Polls show, meanwhile, that 80 percent of Georgians want to join the EU, an aspiration reflected in the constitution. Many also remember how Russia invaded Georgia in 2008, leaving troops that still occupy around a fifth of Georgian territory, around the same proportion that Russia now holds in Ukraine, CNN noted.

Writing in Politico, Hudson Institute fellow Luke Coffey argued that Georgia’s ties to ancient Greek myths, its role in early Christian history, and its experience under Russian rule made the country naturally antipathetic to Moscow. “Georgia’s future lies in Europe, as its past is rooted in Western civilization,” wrote Coffey. “The second is that Georgia can never trust Russia.”

Capturing that sentiment, Georgian President Salome Zourabichvili, who once led the liberal-leaning, pro-EU Way of Georgia party, vetoed the foreign agents law, writing on X that “Georgia will not surrender to resovietisation!!” But lawmakers overrode her veto.

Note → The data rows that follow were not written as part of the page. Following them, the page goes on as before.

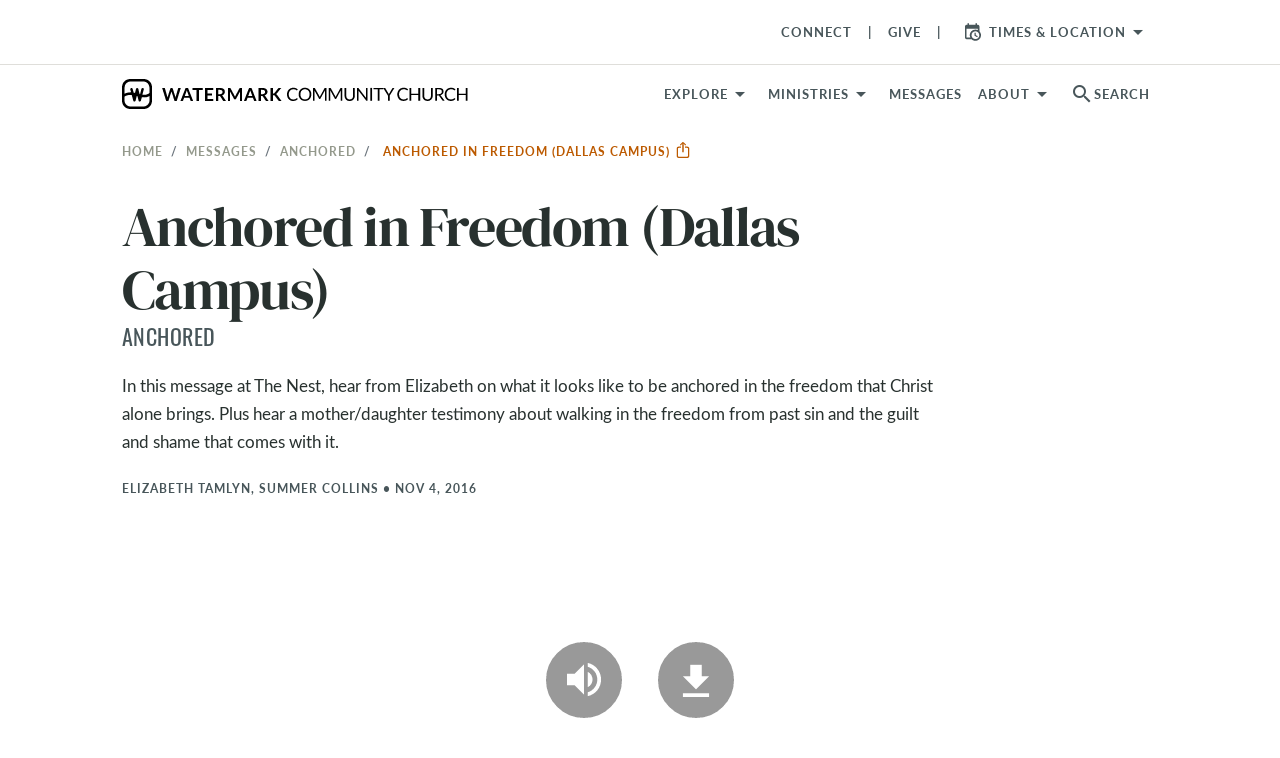

--- FILE ---
content_type: image/svg+xml
request_url: https://www.watermark.org/vite/assets/icon-download-69cadf4e.svg
body_size: -434
content:
<svg width="120" height="120" viewBox="0 0 120 120" fill="none" xmlns="http://www.w3.org/2000/svg">
<mask id="mask0" mask-type="alpha" maskUnits="userSpaceOnUse" x="39" y="35" width="42" height="52">
<path d="M39 86.9295H81V80.9343H39V86.9295ZM81 53.9562H69V35.9707H51V53.9562H39L60 74.9392L81 53.9562Z" fill="white"/>
</mask>
<g mask="url(#mask0)">
<rect width="120" height="119.903" fill="white"/>
</g>
</svg>


--- FILE ---
content_type: application/javascript
request_url: https://www.watermark.org/vite/assets/critical-06997c49.js
body_size: 744
content:
import{a as q}from"./_commonjsHelpers-23102255.js";var P={exports:{}};(function(m){(function(){function l(e,n){document.addEventListener?e.addEventListener("scroll",n,!1):e.attachEvent("scroll",n)}function E(e){document.body?e():document.addEventListener?document.addEventListener("DOMContentLoaded",function n(){document.removeEventListener("DOMContentLoaded",n),e()}):document.attachEvent("onreadystatechange",function n(){(document.readyState=="interactive"||document.readyState=="complete")&&(document.detachEvent("onreadystatechange",n),e())})}function a(e){this.g=document.createElement("div"),this.g.setAttribute("aria-hidden","true"),this.g.appendChild(document.createTextNode(e)),this.h=document.createElement("span"),this.i=document.createElement("span"),this.m=document.createElement("span"),this.j=document.createElement("span"),this.l=-1,this.h.style.cssText="max-width:none;display:inline-block;position:absolute;height:100%;width:100%;overflow:scroll;font-size:16px;",this.i.style.cssText="max-width:none;display:inline-block;position:absolute;height:100%;width:100%;overflow:scroll;font-size:16px;",this.j.style.cssText="max-width:none;display:inline-block;position:absolute;height:100%;width:100%;overflow:scroll;font-size:16px;",this.m.style.cssText="display:inline-block;width:200%;height:200%;font-size:16px;max-width:none;",this.h.appendChild(this.m),this.i.appendChild(this.j),this.g.appendChild(this.h),this.g.appendChild(this.i)}function p(e,n){e.g.style.cssText="max-width:none;min-width:20px;min-height:20px;display:inline-block;overflow:hidden;position:absolute;width:auto;margin:0;padding:0;top:-999px;white-space:nowrap;font-synthesis:none;font:"+n+";"}function b(e){var n=e.g.offsetWidth,t=n+100;return e.j.style.width=t+"px",e.i.scrollLeft=t,e.h.scrollLeft=e.h.scrollWidth+100,e.l!==n?(e.l=n,!0):!1}function L(e,n){function t(){var i=u;b(i)&&i.g.parentNode!==null&&n(i.l)}var u=e;l(e.h,t),l(e.i,t),b(e)}function F(e,n,t){n=n||{},t=t||window,this.family=e,this.style=n.style||"normal",this.weight=n.weight||"normal",this.stretch=n.stretch||"normal",this.context=t}var j=null,C=null,A=null,D=null;function k(e){return C===null&&(I(e)&&/Apple/.test(window.navigator.vendor)?(e=/AppleWebKit\/([0-9]+)(?:\.([0-9]+))(?:\.([0-9]+))/.exec(window.navigator.userAgent),C=!!e&&603>parseInt(e[1],10)):C=!1),C}function I(e){return D===null&&(D=!!e.document.fonts),D}function g(e,n){var t=e.style,u=e.weight;if(A===null){var i=document.createElement("div");try{i.style.font="condensed 100px sans-serif"}catch{}A=i.style.font!==""}return[t,u,A?e.stretch:"","100px",n].join(" ")}F.prototype.load=function(e,n){var t=this,u=e||"BESbswy",i=0,v=n||3e3,O=new Date().getTime();return new Promise(function(z,M){if(I(t.context)&&!k(t.context)){var $=new Promise(function(w,x){function r(){new Date().getTime()-O>=v?x(Error(""+v+"ms timeout exceeded")):t.context.document.fonts.load(g(t,'"'+t.family+'"'),u).then(function(f){1<=f.length?w():setTimeout(r,25)},x)}r()}),S=new Promise(function(w,x){i=setTimeout(function(){x(Error(""+v+"ms timeout exceeded"))},v)});Promise.race([S,$]).then(function(){clearTimeout(i),z(t)},M)}else E(function(){function w(){var o;(o=d!=-1&&c!=-1||d!=-1&&h!=-1||c!=-1&&h!=-1)&&((o=d!=c&&d!=h&&c!=h)||(j===null&&(o=/AppleWebKit\/([0-9]+)(?:\.([0-9]+))/.exec(window.navigator.userAgent),j=!!o&&(536>parseInt(o[1],10)||parseInt(o[1],10)===536&&11>=parseInt(o[2],10))),o=j&&(d==N&&c==N&&h==N||d==T&&c==T&&h==T||d==W&&c==W&&h==W)),o=!o),o&&(s.parentNode!==null&&s.parentNode.removeChild(s),clearTimeout(i),z(t))}function x(){if(new Date().getTime()-O>=v)s.parentNode!==null&&s.parentNode.removeChild(s),M(Error(""+v+"ms timeout exceeded"));else{var o=t.context.document.hidden;(o===!0||o===void 0)&&(d=r.g.offsetWidth,c=f.g.offsetWidth,h=y.g.offsetWidth,w()),i=setTimeout(x,50)}}var r=new a(u),f=new a(u),y=new a(u),d=-1,c=-1,h=-1,N=-1,T=-1,W=-1,s=document.createElement("div");s.dir="ltr",p(r,g(t,"sans-serif")),p(f,g(t,"serif")),p(y,g(t,"monospace")),s.appendChild(r.g),s.appendChild(f.g),s.appendChild(y.g),t.context.document.body.appendChild(s),N=r.g.offsetWidth,T=f.g.offsetWidth,W=y.g.offsetWidth,x(),L(r,function(o){d=o,w()}),p(r,g(t,'"'+t.family+'",sans-serif')),L(f,function(o){c=o,w()}),p(f,g(t,'"'+t.family+'",serif')),L(y,function(o){h=o,w()}),p(y,g(t,'"'+t.family+'",monospace'))})})},m.exports=F})()})(P);var B=P.exports;const _=q(B);function G(){const m={"material-icons":"Material Icons","material-icons-outlined":"Material Icons Outlined"};Promise.all(Object.keys(m).map(l=>H({key:l,name:m[l]}))).then(()=>document.documentElement.className+=" fonts-loaded").catch(l=>console.error("One or more fonts failed to load:",l))}function H({key:m,name:l}){const E=`font-${m}-loading`,a=document.documentElement;document.documentElement.className+=" "+E,new _(l).load().then(()=>{a.className=a.className.replace(E,""),a.className+=` font-${m}-loaded`}).catch(b=>{a.className=a.className.replace(E,""),a.className+=` font-${m}-failed`,console.error(`Font ${l} failed to load`,b)})}G();
//# sourceMappingURL=critical-06997c49.js.map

EU leaders also oppose the foreign agents law, saying they fear Kobakhidze will use it to meddle in the elections, according to Euractiv. In response, they have put on hold so-called accession talks in Brussels that are the precondition to joining the EU. Analysts at the European Council on Foreign Relations called for EU officials to consider withholding funding, too.

Kobakhidze appears undaunted. He has leveraged Georgian Dream’s control of parliament to propose “sweeping restrictions on LGBTQ+ freedoms and rights” based on similar Russian laws that claim to espouse traditional values, for example, Voice of America reported.

It’s just part and parcel of staying in power: As the president noted, since the fall of the Soviet Union, Georgia has often seen checks and balances fail because ruling parties tried to bend the rules to stay in power.

“With every successive regime, we have returned again and again to a single-party system that controls more and more institutions,” Zurabishvili said.

Still, Georgia may get a little help from the US: Georgia officials responsible for pushing forward the foreign agents law or cracking down on protesters could face asset freezes and travel bans under a bill to be presented to the US Congress, Politico reported.

The Georgian Dream party has “increasingly and regrettably embraced a policy of accommodation with the Russian Federation” as part of an “increasingly illiberal turn,” according to the draft bill, adding that Georgia “has openly attacked US and other Western democracy promotion organizations as well as local and international civil society while embracing increased ties with Russia in particular, as well as China.”